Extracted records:
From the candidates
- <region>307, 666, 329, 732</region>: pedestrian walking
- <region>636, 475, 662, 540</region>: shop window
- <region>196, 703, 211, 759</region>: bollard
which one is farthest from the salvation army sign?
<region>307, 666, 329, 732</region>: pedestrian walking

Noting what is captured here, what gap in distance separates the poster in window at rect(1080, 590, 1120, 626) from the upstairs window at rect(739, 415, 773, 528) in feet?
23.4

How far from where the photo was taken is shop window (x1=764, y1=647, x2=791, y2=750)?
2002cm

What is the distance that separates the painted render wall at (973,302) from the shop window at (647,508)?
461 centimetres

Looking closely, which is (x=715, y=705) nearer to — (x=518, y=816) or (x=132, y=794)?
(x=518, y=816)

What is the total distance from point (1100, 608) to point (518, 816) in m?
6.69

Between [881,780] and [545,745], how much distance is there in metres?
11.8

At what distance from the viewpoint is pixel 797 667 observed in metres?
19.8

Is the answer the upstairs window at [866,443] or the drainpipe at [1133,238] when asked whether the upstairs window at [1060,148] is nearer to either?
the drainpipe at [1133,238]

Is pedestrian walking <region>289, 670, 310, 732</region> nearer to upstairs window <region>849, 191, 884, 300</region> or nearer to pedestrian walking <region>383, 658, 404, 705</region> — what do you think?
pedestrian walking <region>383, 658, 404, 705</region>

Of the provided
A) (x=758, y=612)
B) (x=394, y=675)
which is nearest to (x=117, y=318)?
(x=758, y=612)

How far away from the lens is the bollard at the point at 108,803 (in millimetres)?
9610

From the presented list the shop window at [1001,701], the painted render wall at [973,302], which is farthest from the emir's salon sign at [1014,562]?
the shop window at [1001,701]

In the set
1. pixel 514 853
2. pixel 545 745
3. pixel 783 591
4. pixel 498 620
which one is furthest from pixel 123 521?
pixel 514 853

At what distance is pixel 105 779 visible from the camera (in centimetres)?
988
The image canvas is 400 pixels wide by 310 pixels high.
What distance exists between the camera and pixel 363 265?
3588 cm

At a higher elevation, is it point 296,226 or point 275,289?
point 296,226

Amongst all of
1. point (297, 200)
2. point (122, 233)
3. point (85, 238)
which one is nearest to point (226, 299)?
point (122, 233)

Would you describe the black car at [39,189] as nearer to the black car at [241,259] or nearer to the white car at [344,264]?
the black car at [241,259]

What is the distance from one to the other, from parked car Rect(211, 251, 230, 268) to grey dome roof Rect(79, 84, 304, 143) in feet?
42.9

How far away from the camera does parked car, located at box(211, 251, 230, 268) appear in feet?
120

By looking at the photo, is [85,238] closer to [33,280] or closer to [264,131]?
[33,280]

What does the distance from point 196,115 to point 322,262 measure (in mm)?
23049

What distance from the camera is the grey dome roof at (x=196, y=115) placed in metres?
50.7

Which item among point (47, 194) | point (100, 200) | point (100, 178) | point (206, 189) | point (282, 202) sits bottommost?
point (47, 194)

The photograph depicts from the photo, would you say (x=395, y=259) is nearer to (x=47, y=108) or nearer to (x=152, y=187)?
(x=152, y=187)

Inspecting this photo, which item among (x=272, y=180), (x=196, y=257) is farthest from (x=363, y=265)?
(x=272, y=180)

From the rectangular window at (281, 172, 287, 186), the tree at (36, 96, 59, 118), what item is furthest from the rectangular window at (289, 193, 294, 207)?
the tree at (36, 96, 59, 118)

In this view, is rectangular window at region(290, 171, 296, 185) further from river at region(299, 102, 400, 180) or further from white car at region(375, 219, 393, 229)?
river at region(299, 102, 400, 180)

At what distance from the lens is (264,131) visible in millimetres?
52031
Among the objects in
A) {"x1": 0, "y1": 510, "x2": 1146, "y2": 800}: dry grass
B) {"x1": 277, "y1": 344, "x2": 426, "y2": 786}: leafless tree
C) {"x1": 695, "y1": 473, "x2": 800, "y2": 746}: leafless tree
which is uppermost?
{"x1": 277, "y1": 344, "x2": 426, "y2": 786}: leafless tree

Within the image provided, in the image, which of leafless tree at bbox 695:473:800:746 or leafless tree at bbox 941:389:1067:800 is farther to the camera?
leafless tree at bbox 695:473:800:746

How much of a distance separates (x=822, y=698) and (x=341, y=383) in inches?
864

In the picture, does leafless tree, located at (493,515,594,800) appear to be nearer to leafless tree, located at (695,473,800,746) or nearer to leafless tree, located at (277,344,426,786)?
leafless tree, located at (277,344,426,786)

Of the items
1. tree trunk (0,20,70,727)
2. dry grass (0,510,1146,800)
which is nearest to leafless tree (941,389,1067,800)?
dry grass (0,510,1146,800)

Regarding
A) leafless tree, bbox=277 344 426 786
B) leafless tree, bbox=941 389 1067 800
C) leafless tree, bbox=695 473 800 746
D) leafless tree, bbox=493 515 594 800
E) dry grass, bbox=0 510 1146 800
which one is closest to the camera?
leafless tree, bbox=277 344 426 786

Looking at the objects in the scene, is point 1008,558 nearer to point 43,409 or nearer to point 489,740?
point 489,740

### Your objective:
Reproduce all the items above with every instance of "upstairs window" renamed to "first-floor window". Leave everything else untouched.

### Task output:
From the candidates
- <region>307, 666, 329, 732</region>: pedestrian walking
- <region>636, 475, 662, 540</region>: shop window
- <region>196, 703, 211, 759</region>: bollard
which one is farthest from the salvation army sign?
<region>307, 666, 329, 732</region>: pedestrian walking

Noting what is captured here, what gap in distance separates the poster in window at rect(1080, 590, 1120, 626) from the first-floor window at rect(739, 415, 773, 528) in feet?
23.4

How far from where the photo was taken is shop window (x1=764, y1=647, x2=791, y2=750)?
2002cm

What is the distance that separates the painted render wall at (973,302) from the shop window at (647,508)?
461 centimetres

Looking closely, which is (x=715, y=705) nearer to — (x=518, y=816) or (x=132, y=794)?
(x=518, y=816)

What is the total distance from point (1100, 608) to point (518, 816) in m?
6.69

Between [881,780] and [545,745], how much distance is there in metres?
11.8

At what distance from the viewpoint is pixel 797 667 observed in metres?
19.8

Is the answer the first-floor window at [866,443] or the drainpipe at [1133,238] when asked whether the first-floor window at [1060,148] is nearer to either?
the drainpipe at [1133,238]

Is pedestrian walking <region>289, 670, 310, 732</region> nearer to first-floor window <region>849, 191, 884, 300</region> or nearer to pedestrian walking <region>383, 658, 404, 705</region> — what do you think?
pedestrian walking <region>383, 658, 404, 705</region>

Of the provided
A) (x=758, y=612)
B) (x=394, y=675)
which is nearest to (x=117, y=318)?
(x=758, y=612)

How far away from the lens is the bollard at the point at 108,803 (in millimetres)?
9610

From the presented list the shop window at [1001,701], the painted render wall at [973,302], which is farthest from the emir's salon sign at [1014,562]?
the shop window at [1001,701]

In the set
1. pixel 514 853
2. pixel 545 745
3. pixel 783 591
4. pixel 498 620
which one is furthest from pixel 123 521?
pixel 514 853

At what distance is pixel 105 779 visible from the camera (in centimetres)?
988
The image canvas is 400 pixels wide by 310 pixels high.
What distance exists between the camera and pixel 363 265?
3588 cm

At a higher elevation, is it point 296,226 or point 275,289?
point 296,226

Amongst all of
1. point (297, 200)
2. point (122, 233)
3. point (85, 238)
which one is nearest to point (226, 299)?
point (122, 233)

Would you describe the black car at [39,189] as nearer to the black car at [241,259] or nearer to the white car at [344,264]?
the black car at [241,259]

What is the distance from one to the other, from parked car Rect(211, 251, 230, 268) to grey dome roof Rect(79, 84, 304, 143) in feet?
42.9

How far away from the camera does parked car, located at box(211, 251, 230, 268) appear in feet?
120

By looking at the photo, is [85,238] closer to [33,280] or closer to [264,131]?
[33,280]

What does the distance from point 196,115 to point 322,262 measure (in mm)?
23049

What distance from the camera is the grey dome roof at (x=196, y=115) placed in metres?
50.7

Which item among point (47, 194) | point (100, 200) | point (100, 178) | point (206, 189) | point (282, 202) sits bottommost?
point (47, 194)

The photograph depicts from the photo, would you say (x=395, y=259) is nearer to (x=47, y=108) or nearer to (x=152, y=187)?
(x=152, y=187)

Inspecting this photo, which item among (x=272, y=180), (x=196, y=257) is farthest from (x=363, y=265)?
(x=272, y=180)

From the rectangular window at (281, 172, 287, 186), the tree at (36, 96, 59, 118), what item is furthest from the rectangular window at (289, 193, 294, 207)?
the tree at (36, 96, 59, 118)

In this view, is rectangular window at region(290, 171, 296, 185) further from river at region(299, 102, 400, 180) or further from white car at region(375, 219, 393, 229)?
river at region(299, 102, 400, 180)

At what distance from the lens is (264,131) visible in millimetres?
52031
Among the objects in
A) {"x1": 0, "y1": 510, "x2": 1146, "y2": 800}: dry grass
B) {"x1": 277, "y1": 344, "x2": 426, "y2": 786}: leafless tree
C) {"x1": 695, "y1": 473, "x2": 800, "y2": 746}: leafless tree
which is uppermost?
{"x1": 277, "y1": 344, "x2": 426, "y2": 786}: leafless tree

Within the image provided, in the image, which of leafless tree at bbox 695:473:800:746 or leafless tree at bbox 941:389:1067:800 is farther to the camera?
leafless tree at bbox 695:473:800:746

How much of a distance separates (x=822, y=698) and (x=341, y=383) in inches?
864

In the picture, does leafless tree, located at (493,515,594,800) appear to be nearer to leafless tree, located at (695,473,800,746) or nearer to leafless tree, located at (277,344,426,786)?
leafless tree, located at (277,344,426,786)

Of the items
1. tree trunk (0,20,70,727)
2. dry grass (0,510,1146,800)
which is nearest to leafless tree (941,389,1067,800)?
dry grass (0,510,1146,800)

Regarding
A) leafless tree, bbox=277 344 426 786
B) leafless tree, bbox=941 389 1067 800
C) leafless tree, bbox=695 473 800 746
D) leafless tree, bbox=493 515 594 800
E) dry grass, bbox=0 510 1146 800
which one is closest to the camera?
leafless tree, bbox=277 344 426 786

Looking at the objects in the scene, is point 1008,558 nearer to point 43,409 or nearer to point 489,740?
point 489,740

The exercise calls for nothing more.